# Histogram

A histogram is a way to visually represent, quantitative data. It is useful in describing data that has considerable variability. The reason for this is that it takes the range of the dataset, dividing it into even groups, called bins, and then counting the number of numbers that fall in each one of those bins, and then displaying that amount with bars. To look at how to create a histogram, take the following dataset. For this example, we are going to use a bin width of 5. With our minimum value being 1 our bins would be 1 – 6, 6.1 – 11, 11.1 – 16, 16.1 – 21, 21.1 – 26, 26.1 – 31, and 31.1 – 36.

Now that we have the width of all the bins, we can go through the dataset and count the number of values fall in each of those bins. The first term in the dataset is an 18, which falls in the 16.1 – 21 bin. The second number is 16 which falls in the 11.1 – 16 bin. The third number is 11, which falls in the 6.1 – 11 bin. Continuing on with this same process, until all the data has been counted, gives us the following table.
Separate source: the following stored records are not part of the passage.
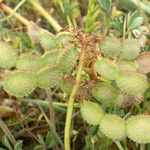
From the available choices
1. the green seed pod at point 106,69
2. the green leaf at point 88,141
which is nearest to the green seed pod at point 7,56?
the green seed pod at point 106,69

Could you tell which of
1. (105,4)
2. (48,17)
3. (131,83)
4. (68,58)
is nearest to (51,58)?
(68,58)

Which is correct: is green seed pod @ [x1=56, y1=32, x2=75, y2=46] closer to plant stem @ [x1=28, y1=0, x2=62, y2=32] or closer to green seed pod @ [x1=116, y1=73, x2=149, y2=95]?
green seed pod @ [x1=116, y1=73, x2=149, y2=95]

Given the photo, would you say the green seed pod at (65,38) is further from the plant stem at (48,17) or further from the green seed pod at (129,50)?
the plant stem at (48,17)

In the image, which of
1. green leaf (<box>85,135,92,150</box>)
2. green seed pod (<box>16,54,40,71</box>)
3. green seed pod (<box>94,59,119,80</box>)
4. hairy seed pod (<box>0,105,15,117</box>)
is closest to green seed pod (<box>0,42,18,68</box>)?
green seed pod (<box>16,54,40,71</box>)

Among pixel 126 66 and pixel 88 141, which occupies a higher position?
pixel 126 66

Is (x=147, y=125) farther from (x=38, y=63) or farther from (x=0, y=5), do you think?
(x=0, y=5)

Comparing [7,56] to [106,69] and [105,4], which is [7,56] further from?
[105,4]
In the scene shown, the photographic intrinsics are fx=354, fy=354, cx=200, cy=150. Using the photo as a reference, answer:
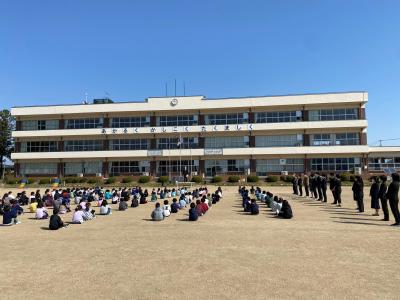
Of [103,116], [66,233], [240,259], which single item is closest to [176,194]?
[66,233]

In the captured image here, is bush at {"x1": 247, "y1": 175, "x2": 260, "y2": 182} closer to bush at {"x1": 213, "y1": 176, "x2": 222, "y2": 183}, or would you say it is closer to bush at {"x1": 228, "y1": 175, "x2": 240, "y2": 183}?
bush at {"x1": 228, "y1": 175, "x2": 240, "y2": 183}

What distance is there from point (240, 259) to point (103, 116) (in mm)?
55674

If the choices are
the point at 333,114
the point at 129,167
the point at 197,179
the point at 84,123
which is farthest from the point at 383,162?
the point at 84,123

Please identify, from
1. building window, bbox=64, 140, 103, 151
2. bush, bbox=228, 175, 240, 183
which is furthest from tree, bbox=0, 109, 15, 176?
bush, bbox=228, 175, 240, 183

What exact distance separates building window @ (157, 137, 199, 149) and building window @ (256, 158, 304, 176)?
11.0 m

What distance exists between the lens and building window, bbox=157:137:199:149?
5847 cm

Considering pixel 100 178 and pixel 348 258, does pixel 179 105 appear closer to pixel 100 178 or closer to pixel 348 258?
pixel 100 178

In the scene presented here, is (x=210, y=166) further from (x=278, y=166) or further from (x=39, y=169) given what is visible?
(x=39, y=169)

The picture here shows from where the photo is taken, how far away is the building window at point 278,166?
55469 mm

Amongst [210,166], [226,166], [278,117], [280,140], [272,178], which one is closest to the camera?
[272,178]

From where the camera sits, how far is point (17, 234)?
45.4ft

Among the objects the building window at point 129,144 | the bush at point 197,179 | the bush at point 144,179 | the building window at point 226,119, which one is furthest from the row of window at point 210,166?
the building window at point 226,119

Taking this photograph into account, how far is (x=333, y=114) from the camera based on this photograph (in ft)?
181

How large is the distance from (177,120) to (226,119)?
8.28m
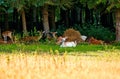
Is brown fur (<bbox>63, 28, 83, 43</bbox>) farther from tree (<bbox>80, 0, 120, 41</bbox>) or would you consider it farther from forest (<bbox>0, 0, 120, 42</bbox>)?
tree (<bbox>80, 0, 120, 41</bbox>)

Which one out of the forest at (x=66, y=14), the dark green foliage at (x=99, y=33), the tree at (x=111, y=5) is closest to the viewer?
the tree at (x=111, y=5)

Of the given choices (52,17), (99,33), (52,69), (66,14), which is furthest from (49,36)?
(52,69)

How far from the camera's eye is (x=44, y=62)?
12750 millimetres

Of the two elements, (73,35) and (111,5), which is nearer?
(111,5)

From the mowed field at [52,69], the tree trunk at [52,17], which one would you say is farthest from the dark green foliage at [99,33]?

Bin Width Number of Values in each Bin
1 – 6 9
6.1 – 11 14
11.1 – 16 8
16.1 – 21 5
21.1 – 26 3
26.1 – 31 0
31.1 – 36 1

The above table creates the below histogram. Determining the bin width is the most critical aspect of creating a histogram. If the bin width is too small, you get quite a bit of information about the data, but because of the inherent variability in quantitative data, the graph can display quite a bit of noise, which can obscure what the data is trying to say. For example, the next histogram is showing the same data, but it has a bin width of 1. The above graph with a bin width of one shows how much variability there is with this dataset. There is so much variability in fact that there is little else we can tell about this data besides its high variability.

On the other hand, if the bin width is too large, such as in the next histogram which has a bin width of 10, then lose a lot of details, which also makes it difficult to draw conclusions from the graph.